1. Yes, confirmed. In Fig. SMP.5 (not table SMP.5) from
IPCC, 2013: Summary for Policymakers. In: Climate Change 2013: The Physical Science Basis. Contribution of Working Group I to the Fifth Assessment Report of the Intergovernmental Panel on Climate Change [Stocker, T.F., D. Qin, G.-K. Plattner, M. Tignor, S.K. Allen, J. Boschung, A. Nauels, Y. Xia, V. Bex and P.M. Midgley (eds.)]. Cambridge University Press, Cambridge, United Kingdom and New York, NY, USA.
it states a Total (not Net) anthropogenic RF relative to 1750 is 2.29 W m-2. It is also stated that this is the biggest contribution to the total RF. So, within these assumptions, if you convert this RF into temperature rise you get something quite similar to measured temperature rise, which in turn implies the feedback you get from comparing these two temperatures is close to zero.
2. This is quite obvious by looking at the formulas from “Mid range pre-industrial Charney sensitivity”

Monckton of Brenchley
Reply to  Jasg
April 2, 2018 8:27 am

Mr Calbet is broadly speaking correct.
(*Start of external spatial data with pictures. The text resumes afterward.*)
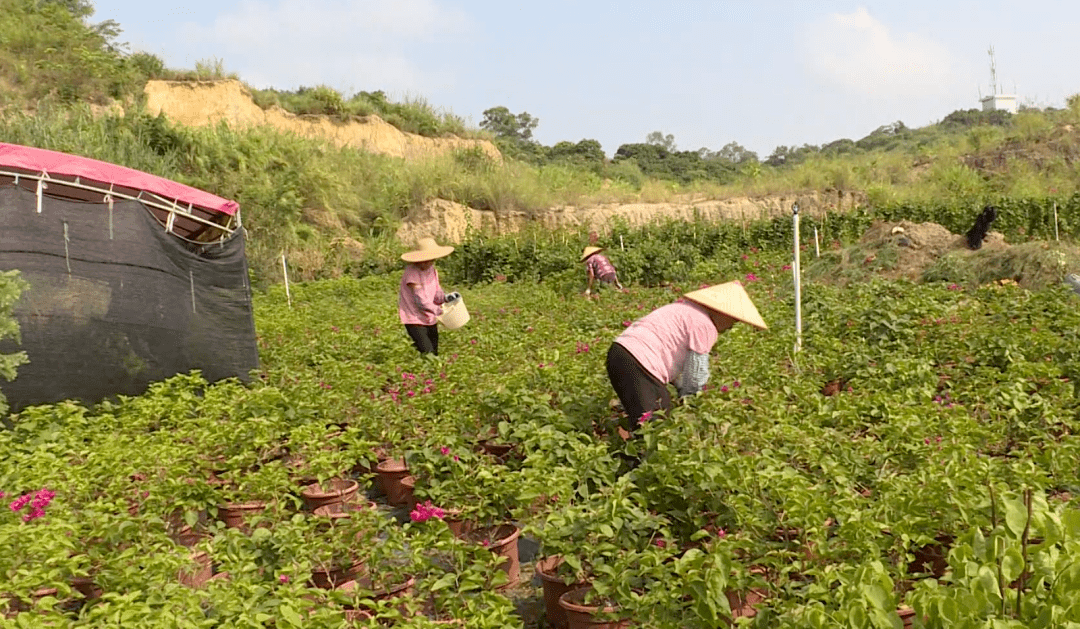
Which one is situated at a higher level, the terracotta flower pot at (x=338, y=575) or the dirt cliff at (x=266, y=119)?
the dirt cliff at (x=266, y=119)

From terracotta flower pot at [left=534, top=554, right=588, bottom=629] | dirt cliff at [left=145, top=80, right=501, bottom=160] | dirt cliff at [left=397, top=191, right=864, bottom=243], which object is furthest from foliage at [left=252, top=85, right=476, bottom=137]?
terracotta flower pot at [left=534, top=554, right=588, bottom=629]

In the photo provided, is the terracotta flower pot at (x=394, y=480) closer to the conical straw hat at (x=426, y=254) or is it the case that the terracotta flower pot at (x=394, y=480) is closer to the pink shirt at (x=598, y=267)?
the conical straw hat at (x=426, y=254)

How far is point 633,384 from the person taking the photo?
17.3ft

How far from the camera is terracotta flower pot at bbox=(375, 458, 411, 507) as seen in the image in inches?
228

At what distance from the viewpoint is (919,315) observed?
8531 mm

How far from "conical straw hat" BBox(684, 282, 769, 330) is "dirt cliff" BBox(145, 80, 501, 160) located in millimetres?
21913

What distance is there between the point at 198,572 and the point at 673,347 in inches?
111

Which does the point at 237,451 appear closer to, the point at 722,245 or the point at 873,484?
the point at 873,484

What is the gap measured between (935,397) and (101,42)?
1048 inches

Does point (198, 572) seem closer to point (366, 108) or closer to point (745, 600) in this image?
point (745, 600)

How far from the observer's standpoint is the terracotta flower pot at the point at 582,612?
11.6 ft

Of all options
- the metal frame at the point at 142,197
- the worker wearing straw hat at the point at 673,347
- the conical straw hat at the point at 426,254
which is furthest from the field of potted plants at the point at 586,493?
the metal frame at the point at 142,197

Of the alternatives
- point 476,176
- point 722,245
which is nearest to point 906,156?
point 722,245

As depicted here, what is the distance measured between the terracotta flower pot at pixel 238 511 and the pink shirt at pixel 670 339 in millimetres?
2309
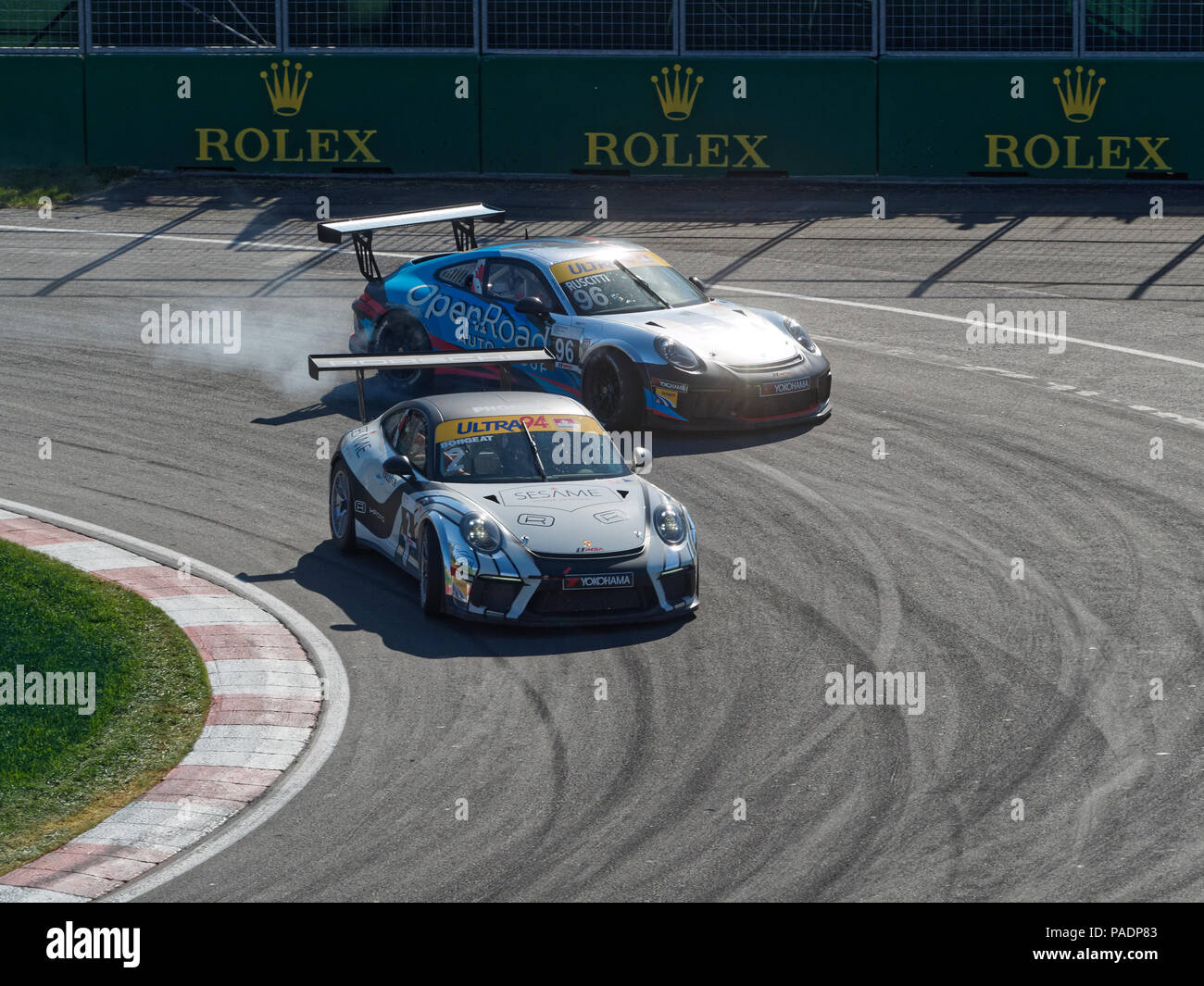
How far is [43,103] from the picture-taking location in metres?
27.5

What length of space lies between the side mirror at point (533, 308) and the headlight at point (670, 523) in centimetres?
490

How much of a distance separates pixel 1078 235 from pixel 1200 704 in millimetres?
13712

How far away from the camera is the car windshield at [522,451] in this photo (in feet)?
39.5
I use the term “net anthropogenic forcing” to show that the total is the sum of positivie and negative forcings.

Richard Greene
April 2, 2018 12:00 pm

Once again, it’s obvious
the science is not “settled”,
in fact, there is barely any
real science at all.
CO2 is a greenhouse gas that might
cause some warming, mainly at night,
in cooler drier latitudes.
Nothing unusual is visible in the
temperature record since 1940,
except that temperature history
keeps changing, thanks to smarmy
government bureaucrats !
But real science does not matter anymore,
because this subject has been taken over,
converted to a “crisis” (imaginary)
to help leftist politicians
grow government power.
If modern climate science
was real science, the skeptics
would have become the “consensus”
long ago.
1940
— Natural climate change dies
— Aerosols take over climate change
1975
— Aerosols fall out of the air
— CO2 takes over climate change
— Water vapor positive feedback is “born”
These claims are so silly
only a leftist could believe them.
My climate change blog
for people with common sense
http://www.elOnionBloggle.Blogspot.com

Monckton of Brenchley
Reply to  Richard Greene
April 2, 2018 4:04 pm

Mr Greene continues to use the carriage-return key with undue abandon. His comments would be more widely read, and taken more seriously, if he did not lay them out as though they were bad verses.